■ TEKS:
Komoditas Bayi di Medan: Potret Gelap Negeri Kaya Raya
Oleh: Suci Musada, S.M.
Tangisan bayi biasanya menjadi penanda kehidupan baru, harapan, dan doa panjang orang tua. Tetapi di sebuah kamar kos di Padang Bulan, Medan, tangisan itu justru berubah menjadi komoditas. Bayi yang seharusnya direngkuh dengan kasih sayang, ditukar dengan selembar uang. Pada 22 September 2025, Subdit IV Renakta Polda Sumut membongkar sindikat perdagangan bayi. Fakta yang terungkap sungguh mengguncang, yaitu sejak 2023 sudah delapan bayi diperjualbelikan. Jaringan mereka tersusun rapi, penjual dan pembeli terputus jejak, seakan-akan ini hanya transaksi dagang biasa (Medanbisnisdaily, 22/09/2025).
Siapa yang bisa membayangkan, seorang ibu rela melepaskan darah dagingnya sendiri? Tetapi kita harus berani melihat lebih dalam bahwa mereka bukan hanya pelaku, melainkan korban dari sistem yang memaksa. Kemiskinan menelanjangi manusia hingga harga diri runtuh. Ketika perut kosong, pekerjaan sulit, dan harga kebutuhan pokok terus melesat, logika bisa patah. Keputusasaan bisa mengalahkan cinta yang paling murni.
Inilah wajah kapitalisme. Sebuah sistem yang menjadikan uang sebagai tolok ukur segalanya, bahkan nyawa manusia. Kapitalisme menjadikan rakyat kecil tidak lebih dari angka statistik, dan setiap angka hanya berarti beban bagi penguasa. Dalam kapitalisme, kesehatan, pendidikan, bahkan kebutuhan dasar seperti makan dan minum bukan hak, melainkan komoditas yang harus dibeli. Siapa yang punya uang, selamat. Siapa yang tidak, tersingkir.

■ BAHAN YANG DISEDIAKAN:

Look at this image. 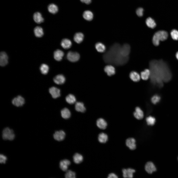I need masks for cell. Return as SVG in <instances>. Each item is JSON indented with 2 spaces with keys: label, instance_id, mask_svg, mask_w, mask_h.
Here are the masks:
<instances>
[{
  "label": "cell",
  "instance_id": "33",
  "mask_svg": "<svg viewBox=\"0 0 178 178\" xmlns=\"http://www.w3.org/2000/svg\"><path fill=\"white\" fill-rule=\"evenodd\" d=\"M66 99L67 102L70 104H73L75 102L76 98L73 95L70 94L66 97Z\"/></svg>",
  "mask_w": 178,
  "mask_h": 178
},
{
  "label": "cell",
  "instance_id": "7",
  "mask_svg": "<svg viewBox=\"0 0 178 178\" xmlns=\"http://www.w3.org/2000/svg\"><path fill=\"white\" fill-rule=\"evenodd\" d=\"M135 142L136 141L135 139L133 138H129L126 140V144L130 149L134 150L136 148Z\"/></svg>",
  "mask_w": 178,
  "mask_h": 178
},
{
  "label": "cell",
  "instance_id": "39",
  "mask_svg": "<svg viewBox=\"0 0 178 178\" xmlns=\"http://www.w3.org/2000/svg\"><path fill=\"white\" fill-rule=\"evenodd\" d=\"M144 10L142 8H138L136 11L137 15L139 17H141L143 16Z\"/></svg>",
  "mask_w": 178,
  "mask_h": 178
},
{
  "label": "cell",
  "instance_id": "30",
  "mask_svg": "<svg viewBox=\"0 0 178 178\" xmlns=\"http://www.w3.org/2000/svg\"><path fill=\"white\" fill-rule=\"evenodd\" d=\"M83 16L85 20L88 21H90L93 18V15L91 11L89 10H87L84 12Z\"/></svg>",
  "mask_w": 178,
  "mask_h": 178
},
{
  "label": "cell",
  "instance_id": "13",
  "mask_svg": "<svg viewBox=\"0 0 178 178\" xmlns=\"http://www.w3.org/2000/svg\"><path fill=\"white\" fill-rule=\"evenodd\" d=\"M130 50V46L128 44H125L121 46V50L122 53L125 57H129Z\"/></svg>",
  "mask_w": 178,
  "mask_h": 178
},
{
  "label": "cell",
  "instance_id": "37",
  "mask_svg": "<svg viewBox=\"0 0 178 178\" xmlns=\"http://www.w3.org/2000/svg\"><path fill=\"white\" fill-rule=\"evenodd\" d=\"M65 174V177L67 178H75V173L71 170H68L66 171Z\"/></svg>",
  "mask_w": 178,
  "mask_h": 178
},
{
  "label": "cell",
  "instance_id": "41",
  "mask_svg": "<svg viewBox=\"0 0 178 178\" xmlns=\"http://www.w3.org/2000/svg\"><path fill=\"white\" fill-rule=\"evenodd\" d=\"M108 178H117L118 177L115 174L113 173H111L108 175Z\"/></svg>",
  "mask_w": 178,
  "mask_h": 178
},
{
  "label": "cell",
  "instance_id": "20",
  "mask_svg": "<svg viewBox=\"0 0 178 178\" xmlns=\"http://www.w3.org/2000/svg\"><path fill=\"white\" fill-rule=\"evenodd\" d=\"M131 79L134 82H137L139 81L140 79V76L137 72L135 71H131L129 74Z\"/></svg>",
  "mask_w": 178,
  "mask_h": 178
},
{
  "label": "cell",
  "instance_id": "42",
  "mask_svg": "<svg viewBox=\"0 0 178 178\" xmlns=\"http://www.w3.org/2000/svg\"><path fill=\"white\" fill-rule=\"evenodd\" d=\"M83 3H84L87 4H89L90 3L91 0H80Z\"/></svg>",
  "mask_w": 178,
  "mask_h": 178
},
{
  "label": "cell",
  "instance_id": "26",
  "mask_svg": "<svg viewBox=\"0 0 178 178\" xmlns=\"http://www.w3.org/2000/svg\"><path fill=\"white\" fill-rule=\"evenodd\" d=\"M146 23L148 27L152 29L155 28L156 25L155 21L151 17H149L146 19Z\"/></svg>",
  "mask_w": 178,
  "mask_h": 178
},
{
  "label": "cell",
  "instance_id": "29",
  "mask_svg": "<svg viewBox=\"0 0 178 178\" xmlns=\"http://www.w3.org/2000/svg\"><path fill=\"white\" fill-rule=\"evenodd\" d=\"M47 8L49 12L53 14H55L58 11V8L57 6L53 3L49 4Z\"/></svg>",
  "mask_w": 178,
  "mask_h": 178
},
{
  "label": "cell",
  "instance_id": "21",
  "mask_svg": "<svg viewBox=\"0 0 178 178\" xmlns=\"http://www.w3.org/2000/svg\"><path fill=\"white\" fill-rule=\"evenodd\" d=\"M61 44V46L63 48L67 49L71 47L72 45V43L69 39L65 38L62 40Z\"/></svg>",
  "mask_w": 178,
  "mask_h": 178
},
{
  "label": "cell",
  "instance_id": "43",
  "mask_svg": "<svg viewBox=\"0 0 178 178\" xmlns=\"http://www.w3.org/2000/svg\"><path fill=\"white\" fill-rule=\"evenodd\" d=\"M176 57L177 59L178 60V51L176 53Z\"/></svg>",
  "mask_w": 178,
  "mask_h": 178
},
{
  "label": "cell",
  "instance_id": "17",
  "mask_svg": "<svg viewBox=\"0 0 178 178\" xmlns=\"http://www.w3.org/2000/svg\"><path fill=\"white\" fill-rule=\"evenodd\" d=\"M104 70L107 75L109 76L114 75L115 73V68L111 65H108L104 67Z\"/></svg>",
  "mask_w": 178,
  "mask_h": 178
},
{
  "label": "cell",
  "instance_id": "9",
  "mask_svg": "<svg viewBox=\"0 0 178 178\" xmlns=\"http://www.w3.org/2000/svg\"><path fill=\"white\" fill-rule=\"evenodd\" d=\"M50 93L54 98H56L60 96V91L56 87H53L50 88L49 90Z\"/></svg>",
  "mask_w": 178,
  "mask_h": 178
},
{
  "label": "cell",
  "instance_id": "10",
  "mask_svg": "<svg viewBox=\"0 0 178 178\" xmlns=\"http://www.w3.org/2000/svg\"><path fill=\"white\" fill-rule=\"evenodd\" d=\"M145 168L146 172L149 174H151L156 170L155 165L152 162L150 161L146 163L145 165Z\"/></svg>",
  "mask_w": 178,
  "mask_h": 178
},
{
  "label": "cell",
  "instance_id": "40",
  "mask_svg": "<svg viewBox=\"0 0 178 178\" xmlns=\"http://www.w3.org/2000/svg\"><path fill=\"white\" fill-rule=\"evenodd\" d=\"M7 158L6 156L2 154L0 155V162L1 163H5Z\"/></svg>",
  "mask_w": 178,
  "mask_h": 178
},
{
  "label": "cell",
  "instance_id": "16",
  "mask_svg": "<svg viewBox=\"0 0 178 178\" xmlns=\"http://www.w3.org/2000/svg\"><path fill=\"white\" fill-rule=\"evenodd\" d=\"M66 80L65 76L62 74H59L53 78L54 83L58 85L64 84Z\"/></svg>",
  "mask_w": 178,
  "mask_h": 178
},
{
  "label": "cell",
  "instance_id": "19",
  "mask_svg": "<svg viewBox=\"0 0 178 178\" xmlns=\"http://www.w3.org/2000/svg\"><path fill=\"white\" fill-rule=\"evenodd\" d=\"M64 54L63 51L60 49H57L54 53V57L56 60L60 61L62 60Z\"/></svg>",
  "mask_w": 178,
  "mask_h": 178
},
{
  "label": "cell",
  "instance_id": "15",
  "mask_svg": "<svg viewBox=\"0 0 178 178\" xmlns=\"http://www.w3.org/2000/svg\"><path fill=\"white\" fill-rule=\"evenodd\" d=\"M33 19L35 22L37 24H40L44 21V19L41 14L39 12H36L34 13Z\"/></svg>",
  "mask_w": 178,
  "mask_h": 178
},
{
  "label": "cell",
  "instance_id": "22",
  "mask_svg": "<svg viewBox=\"0 0 178 178\" xmlns=\"http://www.w3.org/2000/svg\"><path fill=\"white\" fill-rule=\"evenodd\" d=\"M150 72L149 69H146L141 72L140 77L141 79L143 80H148L150 77Z\"/></svg>",
  "mask_w": 178,
  "mask_h": 178
},
{
  "label": "cell",
  "instance_id": "36",
  "mask_svg": "<svg viewBox=\"0 0 178 178\" xmlns=\"http://www.w3.org/2000/svg\"><path fill=\"white\" fill-rule=\"evenodd\" d=\"M170 36L174 40H178V30L176 29L172 30L170 32Z\"/></svg>",
  "mask_w": 178,
  "mask_h": 178
},
{
  "label": "cell",
  "instance_id": "12",
  "mask_svg": "<svg viewBox=\"0 0 178 178\" xmlns=\"http://www.w3.org/2000/svg\"><path fill=\"white\" fill-rule=\"evenodd\" d=\"M134 117L138 120L142 119L144 116V112L139 107H136L133 113Z\"/></svg>",
  "mask_w": 178,
  "mask_h": 178
},
{
  "label": "cell",
  "instance_id": "38",
  "mask_svg": "<svg viewBox=\"0 0 178 178\" xmlns=\"http://www.w3.org/2000/svg\"><path fill=\"white\" fill-rule=\"evenodd\" d=\"M160 99V97L158 95H155L153 96L151 98V101L154 104H156L158 103Z\"/></svg>",
  "mask_w": 178,
  "mask_h": 178
},
{
  "label": "cell",
  "instance_id": "31",
  "mask_svg": "<svg viewBox=\"0 0 178 178\" xmlns=\"http://www.w3.org/2000/svg\"><path fill=\"white\" fill-rule=\"evenodd\" d=\"M95 47L97 51L100 52H104L106 50L105 45L101 42H98L95 44Z\"/></svg>",
  "mask_w": 178,
  "mask_h": 178
},
{
  "label": "cell",
  "instance_id": "23",
  "mask_svg": "<svg viewBox=\"0 0 178 178\" xmlns=\"http://www.w3.org/2000/svg\"><path fill=\"white\" fill-rule=\"evenodd\" d=\"M84 38L83 34L81 32L76 33L74 37V41L78 44L81 43L83 41Z\"/></svg>",
  "mask_w": 178,
  "mask_h": 178
},
{
  "label": "cell",
  "instance_id": "35",
  "mask_svg": "<svg viewBox=\"0 0 178 178\" xmlns=\"http://www.w3.org/2000/svg\"><path fill=\"white\" fill-rule=\"evenodd\" d=\"M146 121L148 125L152 126L155 124L156 122V119L154 117L150 116L146 118Z\"/></svg>",
  "mask_w": 178,
  "mask_h": 178
},
{
  "label": "cell",
  "instance_id": "14",
  "mask_svg": "<svg viewBox=\"0 0 178 178\" xmlns=\"http://www.w3.org/2000/svg\"><path fill=\"white\" fill-rule=\"evenodd\" d=\"M70 164V162L69 160L67 159H64L61 160L60 162V167L63 171H66Z\"/></svg>",
  "mask_w": 178,
  "mask_h": 178
},
{
  "label": "cell",
  "instance_id": "27",
  "mask_svg": "<svg viewBox=\"0 0 178 178\" xmlns=\"http://www.w3.org/2000/svg\"><path fill=\"white\" fill-rule=\"evenodd\" d=\"M108 137L107 134L104 133H100L98 135V139L101 143H105L107 141Z\"/></svg>",
  "mask_w": 178,
  "mask_h": 178
},
{
  "label": "cell",
  "instance_id": "8",
  "mask_svg": "<svg viewBox=\"0 0 178 178\" xmlns=\"http://www.w3.org/2000/svg\"><path fill=\"white\" fill-rule=\"evenodd\" d=\"M65 135V133L64 131L60 130L55 132L53 134V137L55 140L60 141L64 139Z\"/></svg>",
  "mask_w": 178,
  "mask_h": 178
},
{
  "label": "cell",
  "instance_id": "24",
  "mask_svg": "<svg viewBox=\"0 0 178 178\" xmlns=\"http://www.w3.org/2000/svg\"><path fill=\"white\" fill-rule=\"evenodd\" d=\"M34 33L35 36L37 37H42L44 35L43 29L39 26L36 27L34 29Z\"/></svg>",
  "mask_w": 178,
  "mask_h": 178
},
{
  "label": "cell",
  "instance_id": "6",
  "mask_svg": "<svg viewBox=\"0 0 178 178\" xmlns=\"http://www.w3.org/2000/svg\"><path fill=\"white\" fill-rule=\"evenodd\" d=\"M135 172L134 169L131 168L123 169L122 170L123 177L124 178H132L133 174Z\"/></svg>",
  "mask_w": 178,
  "mask_h": 178
},
{
  "label": "cell",
  "instance_id": "5",
  "mask_svg": "<svg viewBox=\"0 0 178 178\" xmlns=\"http://www.w3.org/2000/svg\"><path fill=\"white\" fill-rule=\"evenodd\" d=\"M25 103L24 99L21 95H18L15 97L12 100V104L17 107L22 106Z\"/></svg>",
  "mask_w": 178,
  "mask_h": 178
},
{
  "label": "cell",
  "instance_id": "34",
  "mask_svg": "<svg viewBox=\"0 0 178 178\" xmlns=\"http://www.w3.org/2000/svg\"><path fill=\"white\" fill-rule=\"evenodd\" d=\"M40 70L42 74L45 75L47 74L48 72L49 67L47 65L45 64H42L40 67Z\"/></svg>",
  "mask_w": 178,
  "mask_h": 178
},
{
  "label": "cell",
  "instance_id": "1",
  "mask_svg": "<svg viewBox=\"0 0 178 178\" xmlns=\"http://www.w3.org/2000/svg\"><path fill=\"white\" fill-rule=\"evenodd\" d=\"M121 46L119 44H113L103 55V59L106 63L116 66L125 65L128 62L129 57H126L122 54Z\"/></svg>",
  "mask_w": 178,
  "mask_h": 178
},
{
  "label": "cell",
  "instance_id": "32",
  "mask_svg": "<svg viewBox=\"0 0 178 178\" xmlns=\"http://www.w3.org/2000/svg\"><path fill=\"white\" fill-rule=\"evenodd\" d=\"M73 160L76 164H79L82 162L83 160V156L78 153H75L73 156Z\"/></svg>",
  "mask_w": 178,
  "mask_h": 178
},
{
  "label": "cell",
  "instance_id": "4",
  "mask_svg": "<svg viewBox=\"0 0 178 178\" xmlns=\"http://www.w3.org/2000/svg\"><path fill=\"white\" fill-rule=\"evenodd\" d=\"M67 57L69 61L75 62L79 59L80 56L79 54L77 52L69 51L68 52Z\"/></svg>",
  "mask_w": 178,
  "mask_h": 178
},
{
  "label": "cell",
  "instance_id": "25",
  "mask_svg": "<svg viewBox=\"0 0 178 178\" xmlns=\"http://www.w3.org/2000/svg\"><path fill=\"white\" fill-rule=\"evenodd\" d=\"M75 108L77 111L82 112H85L86 109L83 103L81 102H77L76 103Z\"/></svg>",
  "mask_w": 178,
  "mask_h": 178
},
{
  "label": "cell",
  "instance_id": "2",
  "mask_svg": "<svg viewBox=\"0 0 178 178\" xmlns=\"http://www.w3.org/2000/svg\"><path fill=\"white\" fill-rule=\"evenodd\" d=\"M169 36L168 32L164 30H160L156 32L153 35L152 38L153 44L156 46L159 45L160 41H165Z\"/></svg>",
  "mask_w": 178,
  "mask_h": 178
},
{
  "label": "cell",
  "instance_id": "18",
  "mask_svg": "<svg viewBox=\"0 0 178 178\" xmlns=\"http://www.w3.org/2000/svg\"><path fill=\"white\" fill-rule=\"evenodd\" d=\"M96 125L99 128L102 130L106 129L107 125L106 121L104 119L101 118H99L97 120Z\"/></svg>",
  "mask_w": 178,
  "mask_h": 178
},
{
  "label": "cell",
  "instance_id": "11",
  "mask_svg": "<svg viewBox=\"0 0 178 178\" xmlns=\"http://www.w3.org/2000/svg\"><path fill=\"white\" fill-rule=\"evenodd\" d=\"M8 58L6 53L1 52L0 54V65L3 67L6 65L8 63Z\"/></svg>",
  "mask_w": 178,
  "mask_h": 178
},
{
  "label": "cell",
  "instance_id": "3",
  "mask_svg": "<svg viewBox=\"0 0 178 178\" xmlns=\"http://www.w3.org/2000/svg\"><path fill=\"white\" fill-rule=\"evenodd\" d=\"M15 135L13 131L9 128H5L2 132V137L5 140H12L14 139Z\"/></svg>",
  "mask_w": 178,
  "mask_h": 178
},
{
  "label": "cell",
  "instance_id": "28",
  "mask_svg": "<svg viewBox=\"0 0 178 178\" xmlns=\"http://www.w3.org/2000/svg\"><path fill=\"white\" fill-rule=\"evenodd\" d=\"M61 114L62 117L65 119L69 118L71 115L70 111L66 108H65L62 110L61 111Z\"/></svg>",
  "mask_w": 178,
  "mask_h": 178
}]
</instances>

■ DAFTAR TUGAS:
**1.** Rangkumlah teks tentang perdagangan bayi di Medan dalam dua kalimat.
**2.** Menurut teks tentang perdagangan bayi di Medan, berapa bayi yang telah diperjualbelikan sindikat itu sejak 2023?

■ JAWABAN SETIAP TUGAS:
**1.** Pada 22 September 2025, Subdit IV Renakta Polda Sumut membongkar sindikat perdagangan bayi di Medan yang sejak 2023 telah memperjualbelikan delapan bayi. Penulis memandang para ibu yang melepaskan bayinya bukan hanya sebagai pelaku, melainkan sebagai korban kemiskinan dan sistem kapitalisme yang menjadikan uang tolok ukur segalanya serta kebutuhan dasar sebagai komoditas yang harus dibeli.

**2.** Delapan bayi.